[start Dataset rows]

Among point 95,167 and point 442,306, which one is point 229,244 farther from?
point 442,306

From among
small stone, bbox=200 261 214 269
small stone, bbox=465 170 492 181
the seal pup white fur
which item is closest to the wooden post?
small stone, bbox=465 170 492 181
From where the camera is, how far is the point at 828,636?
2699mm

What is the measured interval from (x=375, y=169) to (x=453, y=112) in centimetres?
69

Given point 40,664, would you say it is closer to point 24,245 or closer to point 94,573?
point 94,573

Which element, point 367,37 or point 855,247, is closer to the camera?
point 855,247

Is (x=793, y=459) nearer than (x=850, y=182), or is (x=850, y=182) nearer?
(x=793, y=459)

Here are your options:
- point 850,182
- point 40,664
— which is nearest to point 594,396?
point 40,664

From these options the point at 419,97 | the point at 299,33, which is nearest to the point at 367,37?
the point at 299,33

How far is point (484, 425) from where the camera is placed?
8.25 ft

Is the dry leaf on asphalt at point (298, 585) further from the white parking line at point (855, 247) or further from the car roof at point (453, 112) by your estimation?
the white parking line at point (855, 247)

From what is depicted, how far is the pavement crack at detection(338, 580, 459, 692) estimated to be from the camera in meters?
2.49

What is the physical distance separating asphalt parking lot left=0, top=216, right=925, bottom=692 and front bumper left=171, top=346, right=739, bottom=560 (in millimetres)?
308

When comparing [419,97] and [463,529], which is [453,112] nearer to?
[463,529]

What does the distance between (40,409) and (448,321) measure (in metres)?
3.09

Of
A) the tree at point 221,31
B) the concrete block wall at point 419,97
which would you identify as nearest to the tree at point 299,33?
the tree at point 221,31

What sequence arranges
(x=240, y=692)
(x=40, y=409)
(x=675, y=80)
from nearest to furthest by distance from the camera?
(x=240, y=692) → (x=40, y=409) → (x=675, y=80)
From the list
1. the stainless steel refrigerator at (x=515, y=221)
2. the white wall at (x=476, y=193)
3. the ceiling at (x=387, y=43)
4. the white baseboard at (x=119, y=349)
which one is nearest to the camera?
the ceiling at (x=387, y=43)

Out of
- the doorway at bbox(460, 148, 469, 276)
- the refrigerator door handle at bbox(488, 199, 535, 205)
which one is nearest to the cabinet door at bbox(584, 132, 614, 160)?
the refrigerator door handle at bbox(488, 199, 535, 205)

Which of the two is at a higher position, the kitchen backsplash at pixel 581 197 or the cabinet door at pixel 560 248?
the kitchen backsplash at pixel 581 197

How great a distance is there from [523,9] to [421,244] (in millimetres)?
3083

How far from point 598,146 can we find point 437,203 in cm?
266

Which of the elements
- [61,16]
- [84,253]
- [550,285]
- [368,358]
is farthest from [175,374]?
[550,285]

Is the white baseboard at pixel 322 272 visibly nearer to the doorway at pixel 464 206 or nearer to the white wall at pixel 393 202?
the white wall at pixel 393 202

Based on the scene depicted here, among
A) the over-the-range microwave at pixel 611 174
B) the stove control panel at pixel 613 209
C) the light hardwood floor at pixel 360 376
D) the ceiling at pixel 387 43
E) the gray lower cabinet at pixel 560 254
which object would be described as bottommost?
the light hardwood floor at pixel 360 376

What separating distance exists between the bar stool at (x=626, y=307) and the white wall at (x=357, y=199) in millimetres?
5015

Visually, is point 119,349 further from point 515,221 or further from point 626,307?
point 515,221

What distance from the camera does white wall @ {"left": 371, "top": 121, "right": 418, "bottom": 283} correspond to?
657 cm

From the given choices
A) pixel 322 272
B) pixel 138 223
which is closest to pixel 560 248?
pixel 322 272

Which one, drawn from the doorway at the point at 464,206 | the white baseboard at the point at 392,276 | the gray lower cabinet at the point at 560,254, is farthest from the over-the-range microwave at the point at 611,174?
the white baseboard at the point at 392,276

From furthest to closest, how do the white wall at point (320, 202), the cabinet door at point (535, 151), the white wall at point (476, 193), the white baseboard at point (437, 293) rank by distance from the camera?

[end Dataset rows]

**The request:**
Reproduce only the lines running from the one that contains "What separating distance" to the last line of the records.

**Complete answer:**
What separating distance exists between the bar stool at (x=626, y=307) and the white wall at (x=357, y=199) in millimetres?
5015

Visually, is point 119,349 further from point 515,221 or further from point 626,307?
point 515,221

What distance from the camera does white wall @ {"left": 371, "top": 121, "right": 418, "bottom": 283} correspond to?
657 cm

From the given choices
A) pixel 322 272
B) pixel 138 223
which is closest to pixel 560 248?
pixel 322 272

Which one, drawn from the doorway at the point at 464,206 | the white baseboard at the point at 392,276 | the gray lower cabinet at the point at 560,254, is farthest from the over-the-range microwave at the point at 611,174?
the white baseboard at the point at 392,276

From furthest to closest, how do the white wall at point (320, 202), the cabinet door at point (535, 151), the white wall at point (476, 193), the white baseboard at point (437, 293) rank by distance from the camera?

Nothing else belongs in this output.